Tasks for this exercise
• 1. Please condense the paragraph of the comments that begins "Are you kidding me?" into a bulleted list that keeps its main points.
• 2. Quote from the comments the part that opens with the words containing "Lawyers do not" and closes with "need Sallie Mae?".
[Begin Passage given]
Lawyers do not add to a community–they take from it.

Tall

January 11th, 2011
8:48 am

…..”and the gasoline that fuels this system — federally backed student loans — is still widely available.” That’s the source of the problem. Turn that off and the problem will clear up. If law school grads can clear six figure salaries shortly into their careers, why do they need Sallie Mae?

Bobby Buck

January 11th, 2011
9:11 am

We have entered an era signifying the need for “job creation”. INFOBUCK.COM’s worldwide healthcare paradigm instituted in Virginia. http://infobuck.com/whats_new.html

It's the Economy, Stupid

January 11th, 2011
9:36 am

While it is easy to blame the adults who choose to attend grad school in fields with bleak post-grad job prospects, the end result will impact all of us when people start defaulting on their federal loans because they cannot find jobs.

What's best for kids?

January 11th, 2011
9:43 am

I heard that many, many students of education are putting off their student teaching. Gee, wonder why?

Atlanta Reagan Conservative Catholic

January 11th, 2011
12:03 pm

Are you kidding me? I think Downey’s liberal left-wing brain has finally frozen solid along with the snow and ice on the Atlanta Roads. I second the comments made by the American Patriot…the world’s worst, most unethical profession is lawyering and we should be celebrating “less lawyers” not worrying about it. The legal profession can easily be assigned the primary blame for the reduction of manufacturing jobs in the United States, and for what is TRULY WRONG WITH OUR HEALTHCARE SYSTEM today. The profession has fueled America’s propensity for being an overly litigious society, and driven healthcare costs to skyrocketing levels due to the exhorbitant amounts of liability insurance that must be carried by doctors in order to be able to practice in today’s ridiculously sue-happy society – this is the bulk of healthcare costs. Additionally, in addition to liberal politicians (most all of which are lawyers) turning the US into the country with the the second highest corporate tax rate in the world, they have also made the US manufacturing sector one of the most overly regulated in the free world. The socialists that run our Universities want you to believe it is “greedy insurance and greedy corporations” who are causing all of this, and for those of you who believe that, you deserve the fate that is handed to you (no jobs) for being stupid enough to believe it and for not seeking a full and proper education in Economics. I think the mix of a liberal Democratic Congress and Socialist President has awoken people in the US enough to fuel the revolution that has been needed for ages – people need to stop living outside of their means, stop suing to become rich and being a leech and menance to society, and to call out the legal and political profession for what they are doing to our country.
[End Passage given]
[Begin Entries provided]
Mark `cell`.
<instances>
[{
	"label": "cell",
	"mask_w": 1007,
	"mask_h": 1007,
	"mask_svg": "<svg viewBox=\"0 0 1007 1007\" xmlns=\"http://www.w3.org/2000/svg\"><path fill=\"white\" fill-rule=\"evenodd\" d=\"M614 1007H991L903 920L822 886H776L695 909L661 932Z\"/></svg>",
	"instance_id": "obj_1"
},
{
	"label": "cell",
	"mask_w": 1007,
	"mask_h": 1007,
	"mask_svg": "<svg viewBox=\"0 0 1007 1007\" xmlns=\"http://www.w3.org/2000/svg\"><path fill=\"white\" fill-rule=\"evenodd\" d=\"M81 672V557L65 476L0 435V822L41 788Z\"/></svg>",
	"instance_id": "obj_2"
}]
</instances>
[End Entries provided]
[Begin Entries provided]
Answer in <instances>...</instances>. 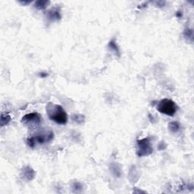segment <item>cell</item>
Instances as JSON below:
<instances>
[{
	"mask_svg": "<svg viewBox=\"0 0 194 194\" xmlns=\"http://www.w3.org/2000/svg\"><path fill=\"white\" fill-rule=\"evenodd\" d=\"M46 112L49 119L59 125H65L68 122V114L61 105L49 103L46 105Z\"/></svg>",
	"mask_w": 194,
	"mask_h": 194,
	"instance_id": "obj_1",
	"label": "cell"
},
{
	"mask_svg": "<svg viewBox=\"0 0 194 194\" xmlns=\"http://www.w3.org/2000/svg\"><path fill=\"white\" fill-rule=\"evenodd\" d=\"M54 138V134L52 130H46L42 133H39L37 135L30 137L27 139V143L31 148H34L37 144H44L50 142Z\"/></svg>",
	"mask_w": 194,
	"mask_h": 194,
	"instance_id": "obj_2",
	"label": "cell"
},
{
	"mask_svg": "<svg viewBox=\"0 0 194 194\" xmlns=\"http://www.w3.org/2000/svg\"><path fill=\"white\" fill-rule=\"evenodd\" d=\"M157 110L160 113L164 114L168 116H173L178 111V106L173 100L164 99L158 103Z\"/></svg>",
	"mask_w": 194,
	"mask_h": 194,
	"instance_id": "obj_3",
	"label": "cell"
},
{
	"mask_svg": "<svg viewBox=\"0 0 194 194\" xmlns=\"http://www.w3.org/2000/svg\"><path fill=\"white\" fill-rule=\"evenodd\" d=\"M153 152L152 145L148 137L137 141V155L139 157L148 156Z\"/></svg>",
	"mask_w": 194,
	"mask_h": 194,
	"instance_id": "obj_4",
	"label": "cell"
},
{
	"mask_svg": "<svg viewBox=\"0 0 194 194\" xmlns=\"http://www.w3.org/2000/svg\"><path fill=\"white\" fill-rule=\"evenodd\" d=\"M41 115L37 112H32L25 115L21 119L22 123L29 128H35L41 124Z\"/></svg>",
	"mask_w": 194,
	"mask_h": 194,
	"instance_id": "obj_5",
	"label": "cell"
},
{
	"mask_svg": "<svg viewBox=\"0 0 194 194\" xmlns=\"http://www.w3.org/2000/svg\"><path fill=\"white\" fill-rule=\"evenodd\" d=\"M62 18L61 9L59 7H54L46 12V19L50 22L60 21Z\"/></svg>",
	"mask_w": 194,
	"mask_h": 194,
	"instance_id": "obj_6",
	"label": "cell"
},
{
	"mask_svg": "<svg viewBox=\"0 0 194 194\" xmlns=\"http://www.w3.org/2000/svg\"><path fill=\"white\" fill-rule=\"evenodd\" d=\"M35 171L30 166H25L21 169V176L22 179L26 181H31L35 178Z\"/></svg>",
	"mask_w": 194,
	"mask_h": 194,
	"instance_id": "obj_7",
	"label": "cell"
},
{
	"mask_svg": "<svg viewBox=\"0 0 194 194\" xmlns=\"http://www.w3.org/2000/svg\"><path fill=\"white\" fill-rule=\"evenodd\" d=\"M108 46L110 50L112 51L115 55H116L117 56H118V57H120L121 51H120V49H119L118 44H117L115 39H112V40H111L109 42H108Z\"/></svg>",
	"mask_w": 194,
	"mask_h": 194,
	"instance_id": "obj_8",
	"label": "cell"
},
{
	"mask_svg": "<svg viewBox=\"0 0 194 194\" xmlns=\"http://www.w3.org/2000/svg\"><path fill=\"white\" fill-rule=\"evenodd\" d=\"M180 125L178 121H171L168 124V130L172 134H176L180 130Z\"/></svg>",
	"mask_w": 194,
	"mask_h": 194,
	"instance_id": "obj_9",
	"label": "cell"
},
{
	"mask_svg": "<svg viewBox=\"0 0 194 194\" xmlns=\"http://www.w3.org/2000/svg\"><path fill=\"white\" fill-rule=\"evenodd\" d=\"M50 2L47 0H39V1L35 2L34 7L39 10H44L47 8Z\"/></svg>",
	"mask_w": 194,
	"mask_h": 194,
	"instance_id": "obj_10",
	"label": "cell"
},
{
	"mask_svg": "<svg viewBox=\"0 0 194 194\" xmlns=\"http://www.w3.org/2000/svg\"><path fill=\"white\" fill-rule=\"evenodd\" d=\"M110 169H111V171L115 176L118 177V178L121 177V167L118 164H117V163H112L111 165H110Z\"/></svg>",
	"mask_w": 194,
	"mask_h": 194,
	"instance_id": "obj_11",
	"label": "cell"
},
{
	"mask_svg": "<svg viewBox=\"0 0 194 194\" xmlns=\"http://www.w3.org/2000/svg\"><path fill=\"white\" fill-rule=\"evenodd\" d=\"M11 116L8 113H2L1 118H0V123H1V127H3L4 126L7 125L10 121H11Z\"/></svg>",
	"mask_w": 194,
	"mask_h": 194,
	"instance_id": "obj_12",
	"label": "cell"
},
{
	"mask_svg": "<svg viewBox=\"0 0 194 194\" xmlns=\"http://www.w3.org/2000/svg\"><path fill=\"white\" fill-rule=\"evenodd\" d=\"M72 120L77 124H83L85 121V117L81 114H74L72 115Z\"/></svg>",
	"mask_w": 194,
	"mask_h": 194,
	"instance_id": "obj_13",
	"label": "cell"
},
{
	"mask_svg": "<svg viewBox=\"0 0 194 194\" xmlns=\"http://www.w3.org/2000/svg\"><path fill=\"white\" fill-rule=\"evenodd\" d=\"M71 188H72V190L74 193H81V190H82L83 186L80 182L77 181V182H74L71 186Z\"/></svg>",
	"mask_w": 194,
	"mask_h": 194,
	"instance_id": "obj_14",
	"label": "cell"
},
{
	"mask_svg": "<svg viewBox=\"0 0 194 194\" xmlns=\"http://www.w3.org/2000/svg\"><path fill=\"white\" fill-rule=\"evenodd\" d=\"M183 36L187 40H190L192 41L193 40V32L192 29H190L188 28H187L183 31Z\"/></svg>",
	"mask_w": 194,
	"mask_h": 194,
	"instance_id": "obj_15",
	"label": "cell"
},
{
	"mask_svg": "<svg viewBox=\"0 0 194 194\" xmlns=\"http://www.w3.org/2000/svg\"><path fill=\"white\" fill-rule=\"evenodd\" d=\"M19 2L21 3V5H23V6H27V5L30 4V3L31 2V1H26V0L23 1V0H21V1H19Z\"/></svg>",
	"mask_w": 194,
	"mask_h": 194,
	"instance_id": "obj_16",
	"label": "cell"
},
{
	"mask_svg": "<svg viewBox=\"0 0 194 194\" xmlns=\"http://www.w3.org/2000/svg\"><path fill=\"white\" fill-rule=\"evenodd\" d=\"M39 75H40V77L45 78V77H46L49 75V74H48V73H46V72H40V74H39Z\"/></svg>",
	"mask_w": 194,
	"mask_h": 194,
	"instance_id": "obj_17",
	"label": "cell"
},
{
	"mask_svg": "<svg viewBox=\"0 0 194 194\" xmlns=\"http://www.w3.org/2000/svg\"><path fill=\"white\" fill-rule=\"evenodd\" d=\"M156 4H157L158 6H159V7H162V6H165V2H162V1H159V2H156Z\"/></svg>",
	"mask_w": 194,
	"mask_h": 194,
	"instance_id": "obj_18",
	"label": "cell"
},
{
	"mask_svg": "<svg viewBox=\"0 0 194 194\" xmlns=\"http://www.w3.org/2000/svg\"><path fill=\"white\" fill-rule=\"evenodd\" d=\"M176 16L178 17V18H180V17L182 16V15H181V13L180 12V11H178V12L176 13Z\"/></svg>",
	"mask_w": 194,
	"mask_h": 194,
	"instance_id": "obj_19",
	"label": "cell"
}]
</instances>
[End Entries provided]
Answers provided
• 1.
- It rejects Downey's view and agrees with the American Patriot that lawyering is the world's worst, most unethical profession, so "less lawyers" should be celebrated.
- It blames the legal profession chiefly for the loss of US manufacturing jobs and for what is wrong with the healthcare system.
- It says lawyers made America overly litigious, which drives up the liability insurance doctors must carry, and it calls this the bulk of healthcare costs.
- It says liberal politicians, most of them lawyers, gave the US the second highest corporate tax rate in the world and made its manufacturing sector one of the most overregulated in the free world.
- It dismisses the university view that greedy insurers and corporations are to blame and says those who believe it deserve to have no jobs for lacking a proper education in economics.
- It says a liberal Democratic Congress and a socialist President have roused people toward a long-needed revolution: people should live within their means, stop suing to get rich, and call out the legal and political professions.

• 2.
Lawyers do not add to a community–they take from it.

Tall

January 11th, 2011
8:48 am

…..”and the gasoline that fuels this system — federally backed student loans — is still widely available.” That’s the source of the problem. Turn that off and the problem will clear up. If law school grads can clear six figure salaries shortly into their careers, why do they need Sallie Mae?